**TASK DETAILS:**
Please collect every line in the rows below that contains the word "located".

[start]

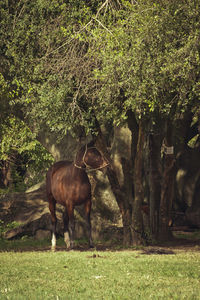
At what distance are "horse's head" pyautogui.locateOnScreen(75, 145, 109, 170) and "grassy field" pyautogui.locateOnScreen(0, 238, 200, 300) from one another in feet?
10.5

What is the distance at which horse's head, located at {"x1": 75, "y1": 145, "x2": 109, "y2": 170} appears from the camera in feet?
59.4

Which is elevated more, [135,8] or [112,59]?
[135,8]

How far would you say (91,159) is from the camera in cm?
1811

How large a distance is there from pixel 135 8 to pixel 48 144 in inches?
432

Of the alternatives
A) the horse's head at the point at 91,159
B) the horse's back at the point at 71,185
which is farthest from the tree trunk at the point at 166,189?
the horse's back at the point at 71,185

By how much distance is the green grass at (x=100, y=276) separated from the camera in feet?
31.0

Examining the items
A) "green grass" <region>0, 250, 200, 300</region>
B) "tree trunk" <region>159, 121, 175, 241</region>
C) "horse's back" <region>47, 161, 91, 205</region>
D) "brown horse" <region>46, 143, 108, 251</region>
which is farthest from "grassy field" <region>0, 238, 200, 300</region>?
"tree trunk" <region>159, 121, 175, 241</region>

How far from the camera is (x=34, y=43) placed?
55.7 feet

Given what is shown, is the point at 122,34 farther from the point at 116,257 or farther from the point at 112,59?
the point at 116,257

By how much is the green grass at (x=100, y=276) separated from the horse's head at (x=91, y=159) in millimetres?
3221

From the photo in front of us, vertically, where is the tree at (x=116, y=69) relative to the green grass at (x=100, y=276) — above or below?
above

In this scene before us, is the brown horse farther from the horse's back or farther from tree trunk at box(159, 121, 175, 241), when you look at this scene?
tree trunk at box(159, 121, 175, 241)

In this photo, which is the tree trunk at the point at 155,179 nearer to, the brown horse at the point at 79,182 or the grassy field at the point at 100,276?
the brown horse at the point at 79,182

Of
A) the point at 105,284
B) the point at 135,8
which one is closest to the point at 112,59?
the point at 135,8
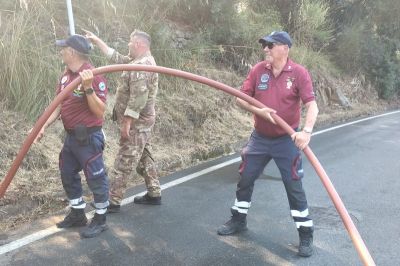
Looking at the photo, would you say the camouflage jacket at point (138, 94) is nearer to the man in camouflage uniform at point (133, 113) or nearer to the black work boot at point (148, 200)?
the man in camouflage uniform at point (133, 113)

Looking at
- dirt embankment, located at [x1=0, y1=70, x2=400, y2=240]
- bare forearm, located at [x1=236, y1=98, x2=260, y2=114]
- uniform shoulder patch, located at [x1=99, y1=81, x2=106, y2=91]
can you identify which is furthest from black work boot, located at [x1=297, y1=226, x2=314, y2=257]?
dirt embankment, located at [x1=0, y1=70, x2=400, y2=240]

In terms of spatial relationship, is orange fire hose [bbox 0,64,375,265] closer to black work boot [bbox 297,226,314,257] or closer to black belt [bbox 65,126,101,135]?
black belt [bbox 65,126,101,135]

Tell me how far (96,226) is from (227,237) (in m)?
1.27

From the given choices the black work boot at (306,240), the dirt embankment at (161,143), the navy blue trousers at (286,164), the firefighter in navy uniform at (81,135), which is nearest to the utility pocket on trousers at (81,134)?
the firefighter in navy uniform at (81,135)

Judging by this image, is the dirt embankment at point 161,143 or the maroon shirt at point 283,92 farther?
the dirt embankment at point 161,143

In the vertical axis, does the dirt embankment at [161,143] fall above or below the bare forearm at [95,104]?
below

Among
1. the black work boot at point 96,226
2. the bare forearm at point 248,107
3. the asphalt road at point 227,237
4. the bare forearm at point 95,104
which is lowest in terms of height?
the asphalt road at point 227,237

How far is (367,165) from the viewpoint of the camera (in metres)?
7.69

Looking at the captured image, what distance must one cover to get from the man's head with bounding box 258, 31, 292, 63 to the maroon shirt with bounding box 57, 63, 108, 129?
1510 millimetres

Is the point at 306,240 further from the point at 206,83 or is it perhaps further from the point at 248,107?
the point at 206,83

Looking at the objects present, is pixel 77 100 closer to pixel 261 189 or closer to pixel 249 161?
pixel 249 161

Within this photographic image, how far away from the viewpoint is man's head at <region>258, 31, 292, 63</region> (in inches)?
169

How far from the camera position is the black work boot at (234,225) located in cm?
481

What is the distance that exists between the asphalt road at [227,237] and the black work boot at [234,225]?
70 millimetres
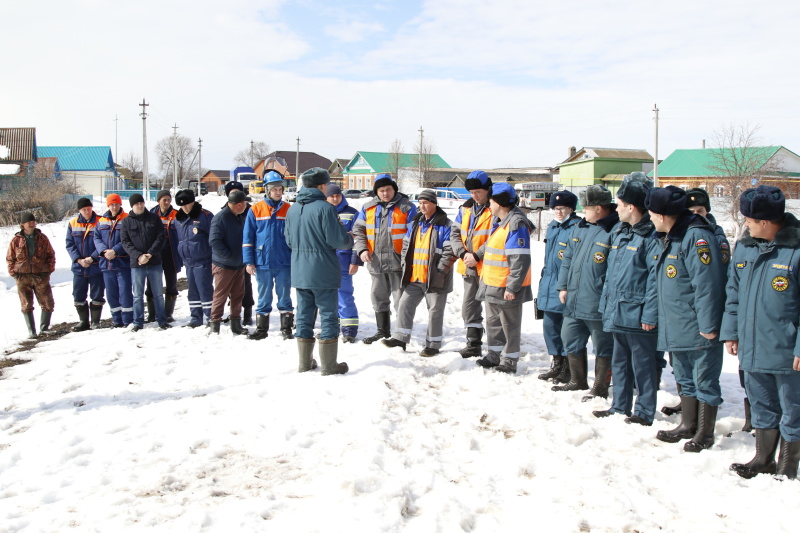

[end]

**CORRECT OUTPUT:**
What is the distance at which horse's head, located at {"x1": 75, "y1": 145, "x2": 109, "y2": 170} appears from the camera in feet?
- dirt embankment, located at [x1=0, y1=70, x2=400, y2=240]
- bare forearm, located at [x1=236, y1=98, x2=260, y2=114]
- uniform shoulder patch, located at [x1=99, y1=81, x2=106, y2=91]
can you identify which is furthest from black work boot, located at [x1=297, y1=226, x2=314, y2=257]?
dirt embankment, located at [x1=0, y1=70, x2=400, y2=240]
How far from the camera position is the black work boot at (234,225) located in cm?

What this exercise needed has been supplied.